Texto da página:
Arte pública

Vitor Garcez


No início deste ano recebi do querido amigo Mario Fraga um e-mail com um manifesto feito por ele e Clarisse Tarran pela preservação e conservação de uma obra de arte pública, um painel de Aluísio Carvão. Esse foi, para mim, o início de uma movimentação em torno das obras de arte públicas da cidade do Rio. O manifesto que recebi na época eu transcrevo abaixo:

Manifesto pelo salvamento de uma Obra de Arte Pública: o Painel de Azulejos de Aluisio Carvão

Datado de 1996, com 300 metros quadrados, localizado na Rua Mario Ribeiro, Leblon (Estrada Lagoa/Barra), no muro do quartel da PM, o painel de autoria do pintor Aloísio Carvão*, foi confeccionado por Márcia Nogueira, e supervisionado por ele nos mínimos detalhes.

O que fazer:
Por favor, reproduza fielmente tudo o que vai de "No início deste" até "nos mínimos detalhes." no texto sobre arte pública.

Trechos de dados
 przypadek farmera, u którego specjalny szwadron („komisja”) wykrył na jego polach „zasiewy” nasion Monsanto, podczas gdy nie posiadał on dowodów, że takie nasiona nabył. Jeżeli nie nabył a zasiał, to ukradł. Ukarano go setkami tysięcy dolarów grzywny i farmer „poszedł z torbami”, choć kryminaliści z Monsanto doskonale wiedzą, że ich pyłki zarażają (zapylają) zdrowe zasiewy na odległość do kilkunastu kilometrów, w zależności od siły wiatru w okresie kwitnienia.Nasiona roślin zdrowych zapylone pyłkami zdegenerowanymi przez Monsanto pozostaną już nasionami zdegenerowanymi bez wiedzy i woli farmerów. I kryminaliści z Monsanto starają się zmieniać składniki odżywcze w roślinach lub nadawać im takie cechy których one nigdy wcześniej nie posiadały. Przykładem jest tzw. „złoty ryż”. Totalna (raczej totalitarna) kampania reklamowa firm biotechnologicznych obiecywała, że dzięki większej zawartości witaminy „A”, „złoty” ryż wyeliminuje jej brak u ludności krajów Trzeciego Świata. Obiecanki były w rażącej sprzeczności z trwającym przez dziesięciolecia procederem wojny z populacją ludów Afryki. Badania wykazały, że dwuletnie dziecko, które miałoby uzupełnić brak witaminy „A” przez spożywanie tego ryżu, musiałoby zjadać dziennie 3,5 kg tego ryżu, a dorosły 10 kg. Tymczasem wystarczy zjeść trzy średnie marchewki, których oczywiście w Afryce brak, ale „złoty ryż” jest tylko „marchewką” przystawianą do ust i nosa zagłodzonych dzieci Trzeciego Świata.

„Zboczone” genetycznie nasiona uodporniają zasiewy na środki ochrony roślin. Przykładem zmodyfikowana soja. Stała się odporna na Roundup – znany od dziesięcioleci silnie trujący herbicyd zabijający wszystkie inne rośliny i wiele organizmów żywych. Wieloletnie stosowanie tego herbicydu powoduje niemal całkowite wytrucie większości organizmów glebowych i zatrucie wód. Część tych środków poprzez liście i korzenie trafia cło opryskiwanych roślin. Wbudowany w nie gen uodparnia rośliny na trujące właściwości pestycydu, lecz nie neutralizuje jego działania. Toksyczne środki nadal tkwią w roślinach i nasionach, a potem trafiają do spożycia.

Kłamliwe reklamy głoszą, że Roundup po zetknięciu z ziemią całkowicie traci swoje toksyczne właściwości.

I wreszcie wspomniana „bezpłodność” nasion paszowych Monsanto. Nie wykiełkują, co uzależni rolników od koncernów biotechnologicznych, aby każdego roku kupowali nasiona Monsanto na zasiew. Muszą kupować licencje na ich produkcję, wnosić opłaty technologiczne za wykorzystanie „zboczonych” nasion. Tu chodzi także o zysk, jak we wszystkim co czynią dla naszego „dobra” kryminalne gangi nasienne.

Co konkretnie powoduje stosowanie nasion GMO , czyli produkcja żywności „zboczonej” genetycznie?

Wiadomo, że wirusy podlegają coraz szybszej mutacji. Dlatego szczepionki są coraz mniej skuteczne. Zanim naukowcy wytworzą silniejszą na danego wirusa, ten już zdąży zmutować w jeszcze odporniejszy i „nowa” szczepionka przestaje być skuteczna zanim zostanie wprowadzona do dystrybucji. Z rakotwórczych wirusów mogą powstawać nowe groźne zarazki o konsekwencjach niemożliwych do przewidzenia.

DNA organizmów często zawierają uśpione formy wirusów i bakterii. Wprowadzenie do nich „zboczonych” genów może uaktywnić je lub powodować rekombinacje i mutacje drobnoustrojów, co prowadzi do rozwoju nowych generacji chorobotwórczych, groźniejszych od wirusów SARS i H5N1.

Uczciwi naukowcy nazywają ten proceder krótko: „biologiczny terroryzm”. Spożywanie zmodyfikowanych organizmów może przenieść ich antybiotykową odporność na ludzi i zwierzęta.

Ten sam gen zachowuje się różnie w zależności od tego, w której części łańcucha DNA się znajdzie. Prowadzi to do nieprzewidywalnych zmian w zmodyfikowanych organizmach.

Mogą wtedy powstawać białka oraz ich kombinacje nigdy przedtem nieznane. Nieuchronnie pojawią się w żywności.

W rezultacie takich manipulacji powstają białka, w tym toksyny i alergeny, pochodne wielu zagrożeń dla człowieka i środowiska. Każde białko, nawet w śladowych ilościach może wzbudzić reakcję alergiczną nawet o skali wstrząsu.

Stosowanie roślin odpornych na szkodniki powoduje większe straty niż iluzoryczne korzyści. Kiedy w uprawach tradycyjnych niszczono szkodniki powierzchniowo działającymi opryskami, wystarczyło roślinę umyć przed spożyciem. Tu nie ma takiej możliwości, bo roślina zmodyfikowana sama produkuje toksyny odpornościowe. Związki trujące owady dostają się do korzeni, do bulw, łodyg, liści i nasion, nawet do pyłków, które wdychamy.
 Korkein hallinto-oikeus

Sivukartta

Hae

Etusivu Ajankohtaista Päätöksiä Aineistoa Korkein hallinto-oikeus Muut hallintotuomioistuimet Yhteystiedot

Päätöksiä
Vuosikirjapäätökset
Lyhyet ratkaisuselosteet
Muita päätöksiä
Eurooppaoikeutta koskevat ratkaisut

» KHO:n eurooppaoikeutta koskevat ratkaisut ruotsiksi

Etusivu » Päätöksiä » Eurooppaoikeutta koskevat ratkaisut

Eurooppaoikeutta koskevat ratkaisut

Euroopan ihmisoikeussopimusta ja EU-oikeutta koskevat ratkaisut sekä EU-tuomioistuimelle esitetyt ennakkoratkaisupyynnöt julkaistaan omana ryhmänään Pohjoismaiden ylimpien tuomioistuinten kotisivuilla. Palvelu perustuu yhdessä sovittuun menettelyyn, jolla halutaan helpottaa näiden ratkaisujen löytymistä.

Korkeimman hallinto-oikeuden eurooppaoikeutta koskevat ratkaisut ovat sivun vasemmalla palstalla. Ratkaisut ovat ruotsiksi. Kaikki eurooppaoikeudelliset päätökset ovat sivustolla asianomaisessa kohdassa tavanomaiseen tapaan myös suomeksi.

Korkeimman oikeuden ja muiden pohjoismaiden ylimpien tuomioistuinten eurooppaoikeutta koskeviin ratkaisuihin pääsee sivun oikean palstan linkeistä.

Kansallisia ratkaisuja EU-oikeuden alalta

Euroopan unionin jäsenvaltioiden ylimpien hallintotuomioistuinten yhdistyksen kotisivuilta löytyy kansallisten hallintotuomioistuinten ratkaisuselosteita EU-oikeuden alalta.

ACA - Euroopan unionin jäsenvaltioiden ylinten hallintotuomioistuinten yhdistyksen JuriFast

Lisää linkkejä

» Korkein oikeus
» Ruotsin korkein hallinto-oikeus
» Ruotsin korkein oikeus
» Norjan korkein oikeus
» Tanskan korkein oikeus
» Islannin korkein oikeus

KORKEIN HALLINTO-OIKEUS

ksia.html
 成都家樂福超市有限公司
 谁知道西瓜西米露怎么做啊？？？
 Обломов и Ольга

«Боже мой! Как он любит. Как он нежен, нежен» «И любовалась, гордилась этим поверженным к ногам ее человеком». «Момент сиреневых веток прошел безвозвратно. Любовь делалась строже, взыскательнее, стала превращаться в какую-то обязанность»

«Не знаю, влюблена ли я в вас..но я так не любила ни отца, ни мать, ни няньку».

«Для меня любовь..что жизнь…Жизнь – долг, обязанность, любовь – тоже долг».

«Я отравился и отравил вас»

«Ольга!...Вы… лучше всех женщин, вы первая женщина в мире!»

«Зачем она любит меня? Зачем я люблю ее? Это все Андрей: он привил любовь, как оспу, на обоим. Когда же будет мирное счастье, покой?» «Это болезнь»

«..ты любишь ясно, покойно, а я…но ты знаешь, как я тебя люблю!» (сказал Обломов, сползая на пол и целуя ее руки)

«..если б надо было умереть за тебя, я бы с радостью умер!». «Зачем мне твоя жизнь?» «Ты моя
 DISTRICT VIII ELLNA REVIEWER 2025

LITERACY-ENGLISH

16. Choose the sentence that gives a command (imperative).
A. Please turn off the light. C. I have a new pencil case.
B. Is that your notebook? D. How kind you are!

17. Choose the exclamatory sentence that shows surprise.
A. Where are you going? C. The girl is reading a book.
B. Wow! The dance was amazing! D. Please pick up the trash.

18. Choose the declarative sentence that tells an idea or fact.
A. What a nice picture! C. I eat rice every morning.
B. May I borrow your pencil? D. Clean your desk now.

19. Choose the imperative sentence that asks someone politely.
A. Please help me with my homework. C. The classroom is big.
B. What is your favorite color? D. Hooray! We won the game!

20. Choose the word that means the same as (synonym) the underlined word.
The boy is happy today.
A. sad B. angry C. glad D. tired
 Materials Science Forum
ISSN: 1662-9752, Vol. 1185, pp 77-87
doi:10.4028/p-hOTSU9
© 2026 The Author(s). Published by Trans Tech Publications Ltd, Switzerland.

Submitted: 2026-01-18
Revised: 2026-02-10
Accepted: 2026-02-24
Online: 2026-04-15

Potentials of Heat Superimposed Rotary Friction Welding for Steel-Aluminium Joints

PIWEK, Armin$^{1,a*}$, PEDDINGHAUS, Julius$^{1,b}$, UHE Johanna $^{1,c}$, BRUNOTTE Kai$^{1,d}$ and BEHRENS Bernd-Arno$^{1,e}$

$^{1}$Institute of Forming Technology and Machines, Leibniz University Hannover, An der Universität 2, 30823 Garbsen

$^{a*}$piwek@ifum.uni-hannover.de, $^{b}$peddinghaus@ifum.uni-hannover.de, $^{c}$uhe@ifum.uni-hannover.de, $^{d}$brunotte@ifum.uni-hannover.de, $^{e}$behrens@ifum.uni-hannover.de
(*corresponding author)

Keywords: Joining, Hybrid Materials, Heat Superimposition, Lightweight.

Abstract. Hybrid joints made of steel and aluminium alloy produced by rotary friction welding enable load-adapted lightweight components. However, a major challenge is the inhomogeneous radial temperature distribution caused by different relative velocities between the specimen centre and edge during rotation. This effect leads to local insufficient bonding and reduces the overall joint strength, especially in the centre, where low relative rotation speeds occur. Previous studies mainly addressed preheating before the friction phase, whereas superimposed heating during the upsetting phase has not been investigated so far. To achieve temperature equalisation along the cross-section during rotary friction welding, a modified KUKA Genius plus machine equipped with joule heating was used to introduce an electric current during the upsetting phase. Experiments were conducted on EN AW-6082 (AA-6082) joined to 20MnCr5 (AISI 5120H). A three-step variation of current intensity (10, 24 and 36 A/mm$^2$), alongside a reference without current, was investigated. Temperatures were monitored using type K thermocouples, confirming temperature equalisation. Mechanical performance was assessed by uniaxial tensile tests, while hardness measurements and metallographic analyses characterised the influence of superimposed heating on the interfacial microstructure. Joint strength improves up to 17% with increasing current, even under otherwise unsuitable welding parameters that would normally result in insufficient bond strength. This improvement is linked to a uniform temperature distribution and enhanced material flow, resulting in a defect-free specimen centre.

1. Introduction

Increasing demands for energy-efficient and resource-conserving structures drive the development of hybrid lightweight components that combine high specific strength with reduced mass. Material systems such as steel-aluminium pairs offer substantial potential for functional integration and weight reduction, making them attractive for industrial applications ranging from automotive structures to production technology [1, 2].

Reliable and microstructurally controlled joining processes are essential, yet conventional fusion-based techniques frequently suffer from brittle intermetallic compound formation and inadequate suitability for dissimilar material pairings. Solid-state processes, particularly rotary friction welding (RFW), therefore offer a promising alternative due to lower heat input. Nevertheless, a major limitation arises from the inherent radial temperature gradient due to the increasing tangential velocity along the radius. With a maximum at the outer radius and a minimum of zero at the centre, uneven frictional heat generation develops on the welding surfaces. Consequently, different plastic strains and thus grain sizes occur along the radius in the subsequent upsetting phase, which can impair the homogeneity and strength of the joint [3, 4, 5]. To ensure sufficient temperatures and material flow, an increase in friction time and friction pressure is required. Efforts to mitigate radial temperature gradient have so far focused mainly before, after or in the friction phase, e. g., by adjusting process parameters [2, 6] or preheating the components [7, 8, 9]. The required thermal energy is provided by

Resolução do exercício:
No início deste ano recebi do querido amigo Mario Fraga um e-mail com um manifesto feito por ele e Clarisse Tarran pela preservação e conservação de uma obra de arte pública, um painel de Aluísio Carvão. Esse foi, para mim, o início de uma movimentação em torno das obras de arte públicas da cidade do Rio. O manifesto que recebi na época eu transcrevo abaixo:

Manifesto pelo salvamento de uma Obra de Arte Pública: o Painel de Azulejos de Aluisio Carvão

Datado de 1996, com 300 metros quadrados, localizado na Rua Mario Ribeiro, Leblon (Estrada Lagoa/Barra), no muro do quartel da PM, o painel de autoria do pintor Aloísio Carvão*, foi confeccionado por Márcia Nogueira, e supervisionado por ele nos mínimos detalhes.